The largest operator of Leyland Lynxes in the United Kingdom was West Midlands Travel (WMT), whose order for 250 Lynxes for delivery between 1989 and 1990 was the UK's largest order for single-deck buses since 1977; 155 Lynxes delivered from this order up to early 1990 were returned to Leyland Bus to rectify faults relating to fuel supply, radiators and windscreens falling out of their mountings, with the remaining 95 receiving modifications prior to delivery to WMT. Six demonstrators specified with Gardner engines and semi-automatic Leyland Hydracyclic gearboxes were also delivered to the West Midlands Passenger Transport Executive, WMT's pre-deregulation predecessor, during early 1986.

The Leyland Lynx also proved highly popular with some of the major UK bus operating groups at the time of production: Caldaire Group companies West Riding and Yorkshire Woollen purchased 129 Lynxes and Lynx IIs new or second-hand until late 1991 to replace former National Bus Company vehicles as part of a yearly fleet replacement programme. Other Caldaire Group operators who purchased Leyland Lynxes included Tees & District and United Automobile Services. The Badgerline Group, meanwhile, purchased a total of 130 Leyland Lynxes for its operations across the United Kingdom, with 62 delivered to Bristol City Line between 1989 and 1990, 50 delivered to Midland Red West, eleven delivered to PMT, and seven delivered to the main Badgerline operation in 1990, with a further 30 acquired secondhand with the purchase of Eastern National in 1990. The AJS Group also purchased Lynxes for its Harrogate & District and Keighley & District operations.
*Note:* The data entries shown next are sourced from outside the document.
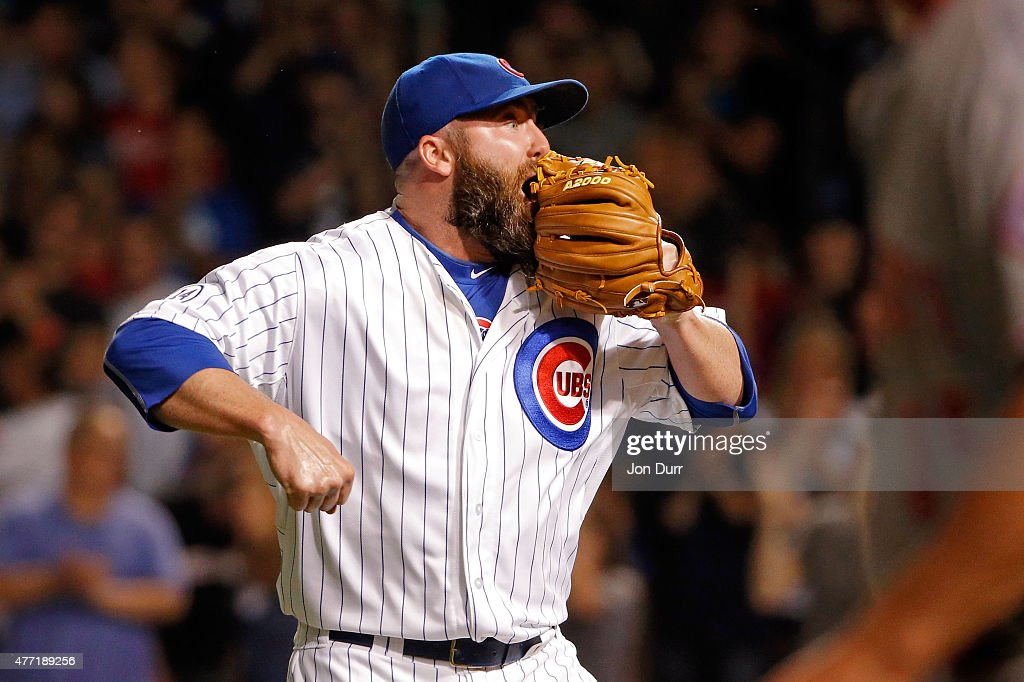 Jason Motte of the Chicago Cubs celebrates after the third out against the Cincinnati Reds during the ninth inning with the bases loaded at Wrigley...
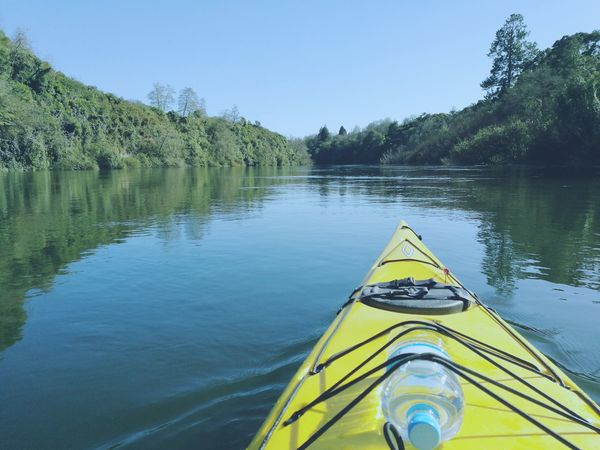 The Color Of Sport Water Kayak River Travel Destinations Personal Perspective Boat Yellow Beauty In Nature Nature Transportation
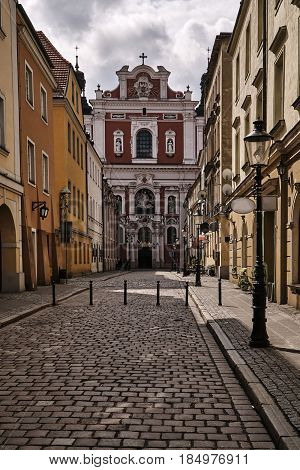 The cobbled street and the facade of the baroque church in Poznan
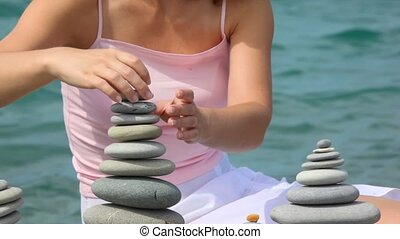 headless woman building stone stack on pebble beach, sea in...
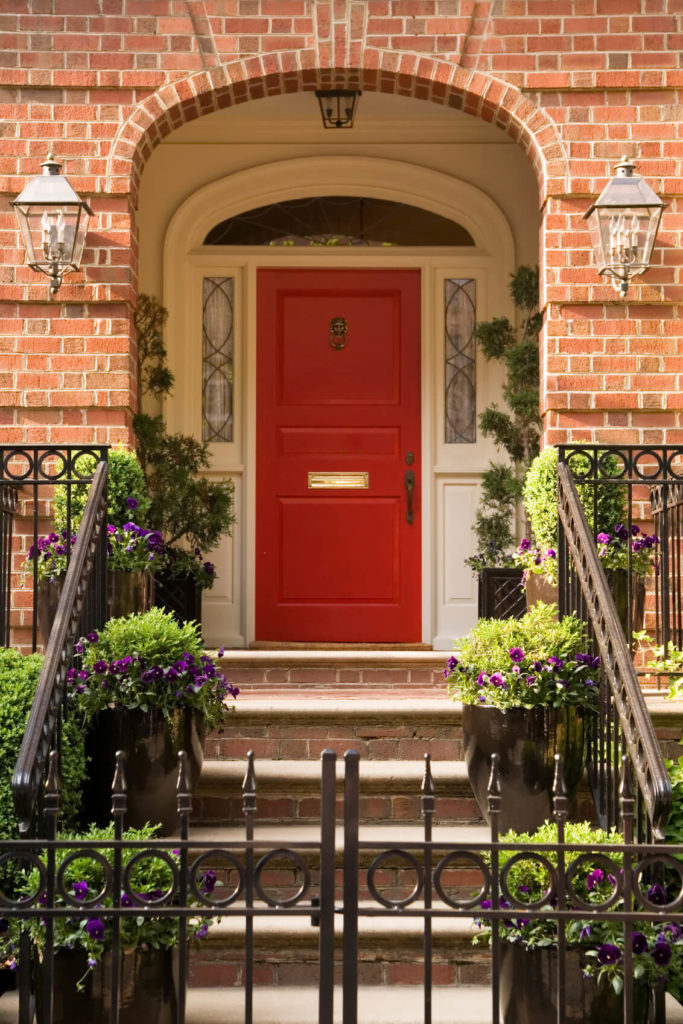 The front door features bronze lion door knocker, handle, and lock. The bright red door also has a golden metallic door mailbox slot at the center. The door is attached to white moldings and framing which has sidelights and a transom. Exterior lighting is fixed to either side of the brick facade around the porch. The steps to the front door are decorated with huge pots of blossoms and plants.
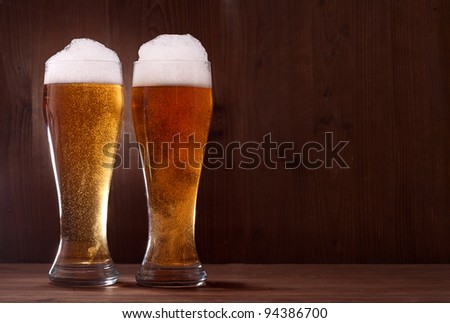 beer in glass on wooden background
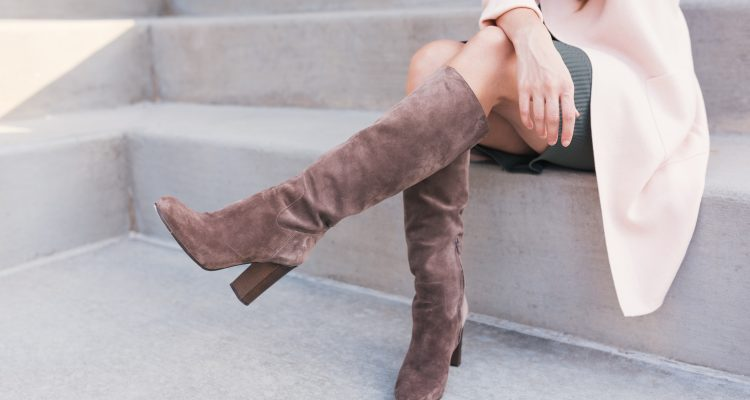 woman wearing knee high boots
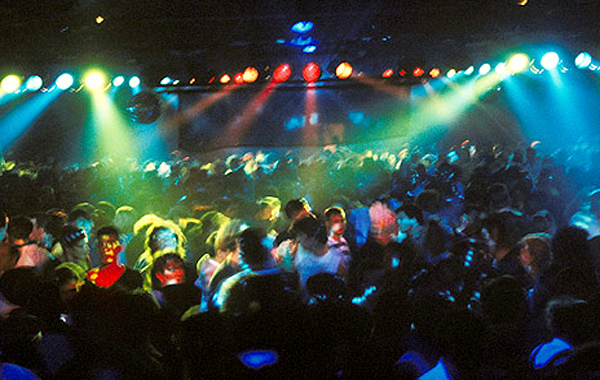 A massive crowd dances at an indoor rave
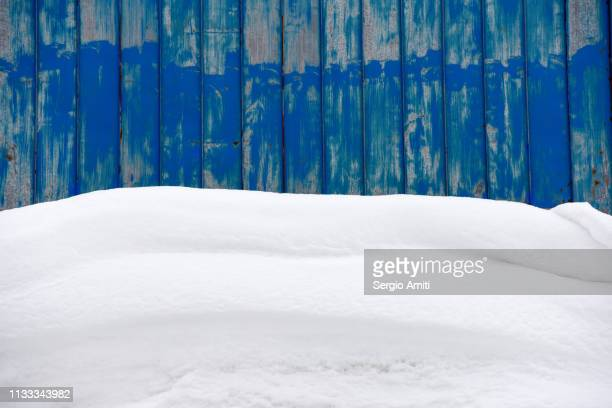 snow overhang on roof with blue wall - heap stock pictures, royalty-free photos & images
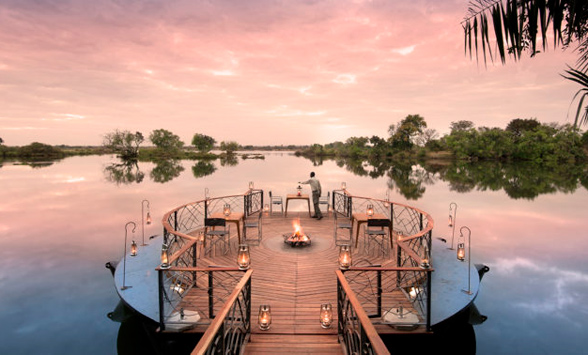 sun sets over the zambezi river as the fire pit is lit at Thorntree River Lodge.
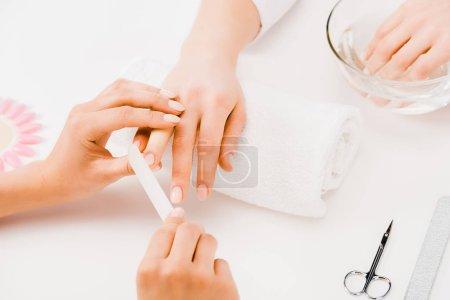 Photo pour Recadrée vue de manucure ongles avec la lime à ongles de dépôt - image libre de droit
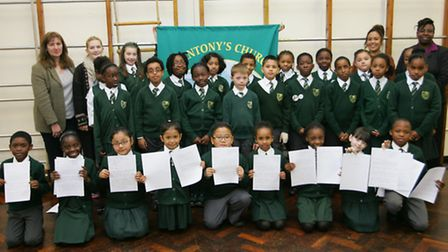 Pupils from St. Anthony's school with the letters they sent on to Nando's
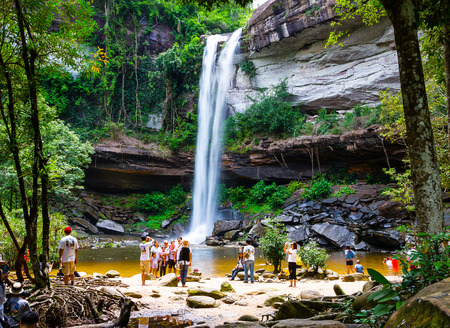 long weekend: UBONRATCHATANI  SEPTEMBER 13: Tourists  visit  Huai Luang  waterfall  In Phu Jong Na Yoi national park,  Na chaluai  district  Ubon Ratchathani  Province,  Thailand   during the long weekend  on September 13, 2015. Editorial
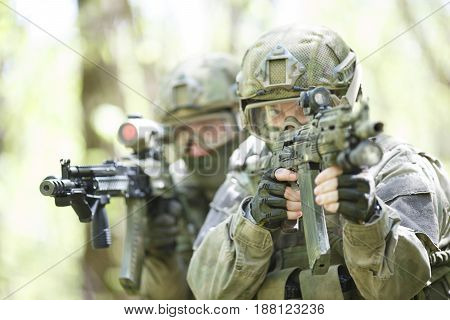 Photo of soldiers with submachine-gun in woods during day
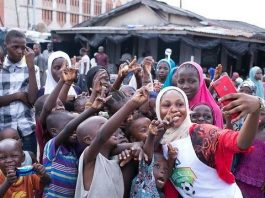 Asisat Oshoala Releases An Awe-Inspiring Photo Donating Food To Children And Her Youth Foundation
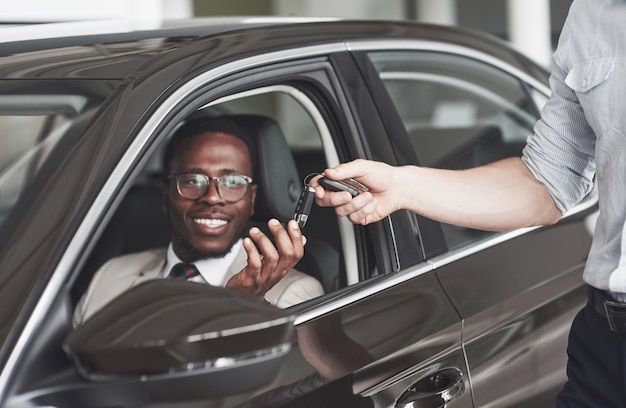 An african american gets keys from a car at a car dealership.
Other operators of Leyland Lynxes included municipally owned and ex-PTE operators such as London Regional Transport, who took delivery of six for its London United subsidiary for use on route 283 in 1989, Lothian Regional Transport, who took delivery of the only Lynxes built to dual-door specification, Busways Travel Services, Cardiff Bus, Cleveland Transit, Colchester Borough Transport, Isle of Man Transport, Merthyr Tydfil Transport, Nottingham City Transport, and Preston Bus.

Lynxes were also ordered by former National Bus Company subsidiaries such as Brighton Transport, Boro'line Maidstone and Go-Ahead Northern. Four were delivered to former United Counties operation Luton & District in 1990 for use on the 'Luton Flyer' service between Luton Airport and Luton railway station, uniquely equipped with large luggage bays, a passenger audio system, increased standing capacity and high-backed seating. Independent purchasers of the Lynx included Metrobus, John Fishwick & Sons of neighbouring Leyland, Lancashire, Stevensons of Uttoxeter and Whitelaw's of Stonehouse.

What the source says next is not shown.